DOCUMENT EXCERPT:
══════════
# 303 has no balls?



## frontrangefred (Apr 18, 2006)

You talking to me?


----------



## [email protected] (Apr 26, 2006)

Where did you guys run the first drop, on the left boof or the right center line? 
-Tom


----------



## jenneral (Aug 28, 2006)

*I love you Evan*

Ahhhh music to my ears... I'll remember your little call out of my p4 posse. See while I'm in Vet school too busy to run.... well even to the bathroom let alone the Big T. I'm studying better techniques for removing the balls of well lets say all the DOGS of the world(hint hint) .... Better hope you don't pass out around me brother.... I have a great memory... Huck for me in the mean time you ......Nut job..


----------



## RiverWrangler (Oct 14, 2003)

Boof left, boof right? I don't give a f%$K what you guys do, just boof it. :twisted:

I will say that the Garbage Disposal is one of THE scariest drops around. Wild seam and a dicey run-out. But you wouldn't feel so good in the pool... errr I mean class IV run-out if, as Forester said, you didn't have "visions of the ER" before dropping in. We ran left. More air-time. Both sides go. Thing is, you don't even have to run it, you can just put in below the Garbage and paddle the rest (with a thorough scout, a bouncing sneak of the sieve drop and a portage or another bouncing sneak of #2). The inbetween is GOOD. "Like God with an extra O and God knows that my paycheck could use some extra O's. "

Git some. Balls that is you 303 pussies.


----------



## RiverWrangler (Oct 14, 2003)

Oh ya, Jen, instead of waiting for me to pass out so you can caress, I mean cut off my family jewels... umm maybe you gals can get back up to middles and clean out the new wood that has found its way in there again. :twisted::twisted::twisted:

And, if you're wondering, yes, I'm only using devil emoticons until Halloween is over.:twisted:

Frontrange, were you up there?


----------



## Cutch (Nov 4, 2003)

I take it work is slow Evan? Unfortunately the Big T hasn't hit my personal minimum flow. It hasn't hit Fred's minimum either, but as soon as it does he'll be sure to swim it. Nick would represent, but he's busy waiting for babies to happen.


----------



## erdvm1 (Oct 17, 2003)

Evan, The Lyons Crew prefers to run stuff with a level of style that transcends your huck and luck off the disposal. Sorry you can't appreciate finesse in a kayak.....FYI, my Boofs bring the THUNDER!!


----------



## frontrangefred (Apr 18, 2006)

Clutch- You swim once like 5 years ago on a creek (when its high) and your best bros don't forget - I guess the sword will have to cut both ways now.

Rivermangle- I was just questioning your blank statement - I can think of a select set of eddies that have only been shared by few.

No I have not been up yet and yes it has not met my minimum go level. But I guess since the last time I paddelled was Sunday in Canada, I guess I am do to head up there today for some Classic Colorado Mank.

Anyone up for this afternoon.


----------



## wnccreeker (Apr 23, 2007)
══════════
THE DATA:

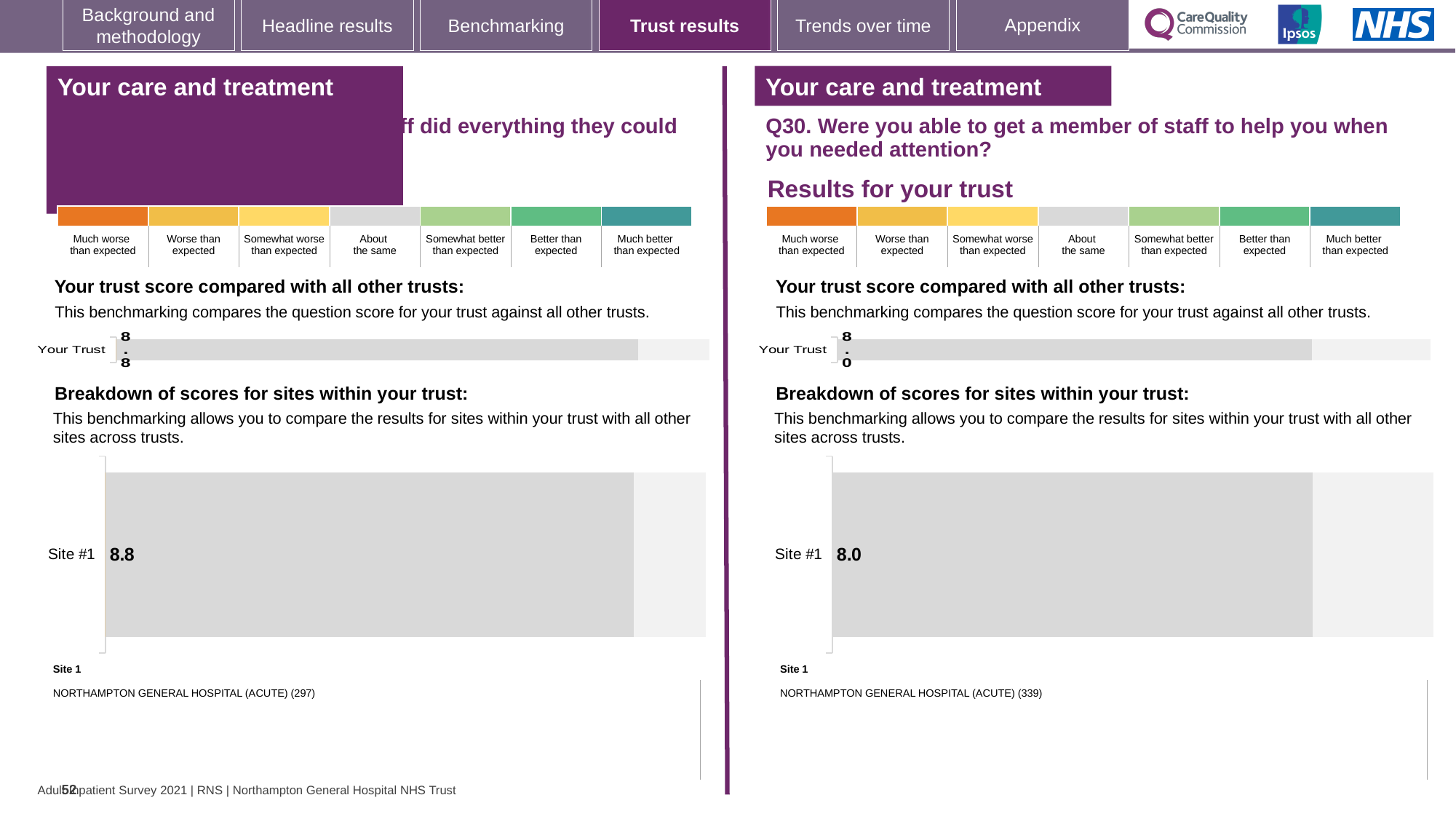
On the left-hand chart, what is the score for Site #1? 8.8 On the left-hand chart, how many respondents are shown in brackets for Site 1, Northampton General Hospital (Acute)? 297 What is the difference between the Site #1 score on the left-hand chart and the Site #1 score on the right-hand chart (Q30)? 0.8 On the right-hand chart (Q30), which site is listed as Site 1? NORTHAMPTON GENERAL HOSPITAL (ACUTE) (339) On the right-hand chart (Q30), is the Site #1 score greater or less than 8.5? less On the right-hand chart (Q30), what is the score for Site #1? 8.0 How many sites are shown in the site breakdown chart on the left-hand side? 1 What kind of chart is used to show the Site #1 score on the right-hand chart (Q30)? Bar chart On the left-hand chart, what is the score shown for Your Trust? 8.8 On the right-hand chart (Q30), what is the score shown for Your Trust? 8.0 Which is larger: the Your Trust score on the left-hand chart or the Your Trust score on the right-hand chart (Q30)? Left-hand chart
══════════
DIRECTIVE 1:
In the kayaking forum thread, which side of the Garbage Disposal drop did RiverWrangler's group run?
DIRECTIVE 2:
Pick up the kayaking forum thread after its last line and write the post that follows.

FINAL ANSWER 1:
The left side.

FINAL ANSWER 2:
'...but real gangsta ass ****** don't flex nuts, cause real gangsta ass ****** know they got 'em' -Gheto Boys


----------



## lotsawater (Nov 18, 2003)

Fred

According to Randy you ran Gargage Disposal upside down. I would want it to be very deep if that were my plan. You better wait for it to hit 400cfs, pad it out a little. 

I can't believe that a great class V run when nothing else is running only saw three kayaks. LAME!


----------



## lotsawater (Nov 18, 2003)

Could we also get Eddy Flower to update this on the flows page. This run is not IV+.


----------



## ihateboulder (Sep 26, 2005)

*970-245 HAS MAD COJONES*

That's right, Grand Junction stepping it up at trash disposer rapid on Big T. We ran mad laps in the freezing cold, that shit was easy. Saw a bunch of guys from Boulder walking the goods, typical of NW 303, not worthy of a 970 area code. 970-245 is still better than any other prefix in the 970 calling area, except 970-226, you guys are about as extreme as us.
303-938 can suck it!


----------



## Yonder_River (Feb 6, 2004)

Wow, shit talking over 300cfs flowing down a mank pile. 

Have a fun winter guys! Ha.


----------



## CGM (Jun 18, 2004)

You know you walked that shit Hater. Out there posin as a 303'er and givin us a bad name.


----------



## Jamba Juice (Oct 6, 2007)

Man, what a bunch of punks. IHB and I came over and ran that shit with snowflakes in the air...didn't see nobody else out there. 970 is definitely where it's at, but you've got to wonder about the Fort C boys talking smack about runs they run all of the time (hello big south..."we flash that shit while everyone else is watching"...of course, you run it every other day) Punks, punks, punks. WestSIDE!!!


----------



## lotsawater (Nov 18, 2003)

Jamba Jucie from my shnuts, couple a things...

What does flash mean?

Who's talking smack about local runs, The big T is as local for the 303 as it is the Fort?

Where is Minturn Colorado?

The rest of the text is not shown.